I want to do for loop
, which would insert into from select
. Destination table is always the same, but source views are different. And I would like to loop through the list of the views (structure is the same) and do the inserts.
I would do something like this in Python (just an example what I want to achieve, I want/need PostgreSQL solution, not Py)
list = ["view_1", "view_2","view_3"]
for l in list:
insert into table_1 (col1, col2) select col1, col2 from l
I know there's no list object in Postgres, but array can be used, right?
Any suggestion/examples how to do this?
CodePudding user response:
You will need to use dynamic SQL for this. For a one-time thing, you can use a DO
block:
do
$$
declare
l_views text := array['view_1', 'view_2', 'view_3'];
l_view text;
l_sql text;
begin
foreach l_view in l_views
loop
l_sql := format('insert into table_1 (col1, col2) select col1, col2 from %I', l_view);
execute l_sql;
end loop;
end;
$$;
If you need that more frequently you can put that into a stored procedure.
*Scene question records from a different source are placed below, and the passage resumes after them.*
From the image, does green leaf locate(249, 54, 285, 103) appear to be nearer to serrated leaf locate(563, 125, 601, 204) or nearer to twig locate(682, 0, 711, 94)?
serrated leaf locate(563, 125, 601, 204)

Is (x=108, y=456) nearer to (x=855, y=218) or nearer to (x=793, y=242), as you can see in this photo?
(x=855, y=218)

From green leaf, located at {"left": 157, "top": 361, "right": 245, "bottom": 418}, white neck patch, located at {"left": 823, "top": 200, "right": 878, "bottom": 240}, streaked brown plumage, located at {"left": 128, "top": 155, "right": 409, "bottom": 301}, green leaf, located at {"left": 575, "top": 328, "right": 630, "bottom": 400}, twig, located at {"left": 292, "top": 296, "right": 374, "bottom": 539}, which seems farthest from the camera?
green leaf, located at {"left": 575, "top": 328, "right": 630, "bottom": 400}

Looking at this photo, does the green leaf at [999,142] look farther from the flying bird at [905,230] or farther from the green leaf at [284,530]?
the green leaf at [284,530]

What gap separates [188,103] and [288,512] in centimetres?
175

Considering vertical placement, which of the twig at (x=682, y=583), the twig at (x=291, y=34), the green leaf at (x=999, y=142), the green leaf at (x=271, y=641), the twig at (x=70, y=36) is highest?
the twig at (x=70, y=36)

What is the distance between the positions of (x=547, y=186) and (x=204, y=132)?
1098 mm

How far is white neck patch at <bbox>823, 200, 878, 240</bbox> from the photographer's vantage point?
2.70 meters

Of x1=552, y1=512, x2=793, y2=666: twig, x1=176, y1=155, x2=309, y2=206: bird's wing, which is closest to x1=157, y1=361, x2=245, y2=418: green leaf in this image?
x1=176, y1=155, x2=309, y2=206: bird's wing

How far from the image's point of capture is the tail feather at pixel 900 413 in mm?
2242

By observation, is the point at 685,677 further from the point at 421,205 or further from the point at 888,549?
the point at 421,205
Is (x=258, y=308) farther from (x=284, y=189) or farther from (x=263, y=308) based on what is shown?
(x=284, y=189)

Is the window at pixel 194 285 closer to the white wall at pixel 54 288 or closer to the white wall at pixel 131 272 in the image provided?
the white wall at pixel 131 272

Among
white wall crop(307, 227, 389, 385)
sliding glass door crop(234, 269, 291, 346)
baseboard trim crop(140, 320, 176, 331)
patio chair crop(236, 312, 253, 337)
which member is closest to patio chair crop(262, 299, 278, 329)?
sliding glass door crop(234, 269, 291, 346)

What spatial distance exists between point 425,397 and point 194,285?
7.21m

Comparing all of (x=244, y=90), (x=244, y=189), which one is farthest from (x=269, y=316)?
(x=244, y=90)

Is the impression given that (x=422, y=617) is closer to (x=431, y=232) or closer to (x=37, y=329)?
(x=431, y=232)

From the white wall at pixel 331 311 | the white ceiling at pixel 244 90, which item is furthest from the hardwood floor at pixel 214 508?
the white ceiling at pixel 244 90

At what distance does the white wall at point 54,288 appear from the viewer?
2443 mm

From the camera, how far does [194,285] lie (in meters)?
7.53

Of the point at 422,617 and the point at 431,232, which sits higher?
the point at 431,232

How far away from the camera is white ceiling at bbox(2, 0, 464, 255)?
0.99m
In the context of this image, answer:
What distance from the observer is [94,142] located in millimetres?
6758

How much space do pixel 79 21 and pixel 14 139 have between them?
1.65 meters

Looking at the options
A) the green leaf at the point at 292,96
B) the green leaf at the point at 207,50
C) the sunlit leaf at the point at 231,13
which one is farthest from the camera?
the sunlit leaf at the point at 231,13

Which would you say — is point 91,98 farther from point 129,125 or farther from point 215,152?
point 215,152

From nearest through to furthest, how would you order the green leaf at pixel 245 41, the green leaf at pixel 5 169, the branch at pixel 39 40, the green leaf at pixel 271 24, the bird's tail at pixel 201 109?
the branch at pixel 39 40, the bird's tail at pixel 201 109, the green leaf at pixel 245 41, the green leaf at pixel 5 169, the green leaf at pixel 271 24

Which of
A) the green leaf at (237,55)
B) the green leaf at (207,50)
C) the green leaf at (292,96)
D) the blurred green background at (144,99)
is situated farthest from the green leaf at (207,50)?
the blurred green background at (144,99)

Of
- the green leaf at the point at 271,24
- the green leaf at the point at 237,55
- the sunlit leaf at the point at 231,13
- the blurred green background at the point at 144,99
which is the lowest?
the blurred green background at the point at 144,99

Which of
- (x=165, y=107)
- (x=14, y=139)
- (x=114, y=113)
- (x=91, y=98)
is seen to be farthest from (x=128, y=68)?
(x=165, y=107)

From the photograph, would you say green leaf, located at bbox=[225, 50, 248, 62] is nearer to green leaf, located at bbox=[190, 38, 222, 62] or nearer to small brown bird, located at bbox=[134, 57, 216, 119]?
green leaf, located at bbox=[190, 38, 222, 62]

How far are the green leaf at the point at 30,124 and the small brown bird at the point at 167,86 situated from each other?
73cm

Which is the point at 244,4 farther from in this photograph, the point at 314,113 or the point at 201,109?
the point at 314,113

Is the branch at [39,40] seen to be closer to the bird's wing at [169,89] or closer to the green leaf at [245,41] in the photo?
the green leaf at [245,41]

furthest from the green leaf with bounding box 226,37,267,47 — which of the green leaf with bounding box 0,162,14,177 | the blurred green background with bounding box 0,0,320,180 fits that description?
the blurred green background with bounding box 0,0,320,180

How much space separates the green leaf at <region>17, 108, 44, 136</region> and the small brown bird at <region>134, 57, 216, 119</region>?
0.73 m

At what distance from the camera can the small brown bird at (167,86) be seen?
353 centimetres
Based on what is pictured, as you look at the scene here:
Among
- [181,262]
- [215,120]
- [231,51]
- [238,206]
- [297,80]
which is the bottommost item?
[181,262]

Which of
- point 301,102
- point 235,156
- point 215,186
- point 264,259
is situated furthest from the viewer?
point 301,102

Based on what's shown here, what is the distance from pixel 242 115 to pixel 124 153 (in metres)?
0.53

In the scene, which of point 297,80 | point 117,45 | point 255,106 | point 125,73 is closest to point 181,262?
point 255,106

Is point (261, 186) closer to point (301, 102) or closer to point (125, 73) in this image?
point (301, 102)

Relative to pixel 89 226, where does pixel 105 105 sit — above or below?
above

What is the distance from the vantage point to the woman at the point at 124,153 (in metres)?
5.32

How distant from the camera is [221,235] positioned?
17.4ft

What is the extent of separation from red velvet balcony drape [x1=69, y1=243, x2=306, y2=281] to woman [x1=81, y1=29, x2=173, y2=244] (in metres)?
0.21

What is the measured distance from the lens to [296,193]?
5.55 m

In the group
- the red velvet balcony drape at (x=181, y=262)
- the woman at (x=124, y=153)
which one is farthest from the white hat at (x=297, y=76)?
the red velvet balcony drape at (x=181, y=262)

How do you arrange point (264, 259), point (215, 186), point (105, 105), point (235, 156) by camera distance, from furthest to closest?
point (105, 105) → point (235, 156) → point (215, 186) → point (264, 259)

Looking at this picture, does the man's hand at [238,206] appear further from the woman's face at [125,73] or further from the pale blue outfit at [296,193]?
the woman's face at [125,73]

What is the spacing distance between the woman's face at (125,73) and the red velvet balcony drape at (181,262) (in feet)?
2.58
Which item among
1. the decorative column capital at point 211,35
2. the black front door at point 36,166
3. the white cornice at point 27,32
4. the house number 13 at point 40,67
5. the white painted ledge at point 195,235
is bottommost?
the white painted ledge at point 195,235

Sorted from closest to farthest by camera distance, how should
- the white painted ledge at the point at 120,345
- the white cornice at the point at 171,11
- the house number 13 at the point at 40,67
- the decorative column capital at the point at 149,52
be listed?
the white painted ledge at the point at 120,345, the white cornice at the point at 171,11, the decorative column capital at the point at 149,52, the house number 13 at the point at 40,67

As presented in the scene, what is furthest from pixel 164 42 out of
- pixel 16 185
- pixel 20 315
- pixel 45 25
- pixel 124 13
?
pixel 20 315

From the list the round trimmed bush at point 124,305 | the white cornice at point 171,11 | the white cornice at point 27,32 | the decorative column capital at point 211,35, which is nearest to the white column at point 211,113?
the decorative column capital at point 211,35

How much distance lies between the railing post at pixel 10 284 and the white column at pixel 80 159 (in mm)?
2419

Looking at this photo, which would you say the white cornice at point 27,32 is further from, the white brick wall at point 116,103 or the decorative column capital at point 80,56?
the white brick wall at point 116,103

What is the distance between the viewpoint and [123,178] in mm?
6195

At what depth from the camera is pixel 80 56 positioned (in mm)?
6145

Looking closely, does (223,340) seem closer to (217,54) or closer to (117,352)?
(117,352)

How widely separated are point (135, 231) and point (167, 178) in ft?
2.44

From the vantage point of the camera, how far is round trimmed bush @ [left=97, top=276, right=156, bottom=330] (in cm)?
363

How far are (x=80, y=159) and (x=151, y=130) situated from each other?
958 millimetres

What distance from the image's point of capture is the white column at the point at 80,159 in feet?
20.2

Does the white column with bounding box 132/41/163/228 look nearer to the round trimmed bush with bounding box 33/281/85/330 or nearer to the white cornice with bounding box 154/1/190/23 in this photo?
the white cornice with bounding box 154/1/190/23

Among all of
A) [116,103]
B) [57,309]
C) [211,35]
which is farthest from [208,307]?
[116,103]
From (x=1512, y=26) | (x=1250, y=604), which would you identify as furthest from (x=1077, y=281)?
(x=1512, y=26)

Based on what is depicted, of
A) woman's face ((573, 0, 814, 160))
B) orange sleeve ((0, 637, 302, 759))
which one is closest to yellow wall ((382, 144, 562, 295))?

Another option is to create one additional view that combines all views:
create view all_views
as
select col1, col2
from view_1
union all
select col1, col2
from view_2
union all
select col1, col2
from view_3;
Then you don't need dynamic SQL or a loop:
insert into table_1 (col1, col2)
select col1, col2
from all_views;
If a new view as the source is needed, you only need to adjust the one that combines all other views.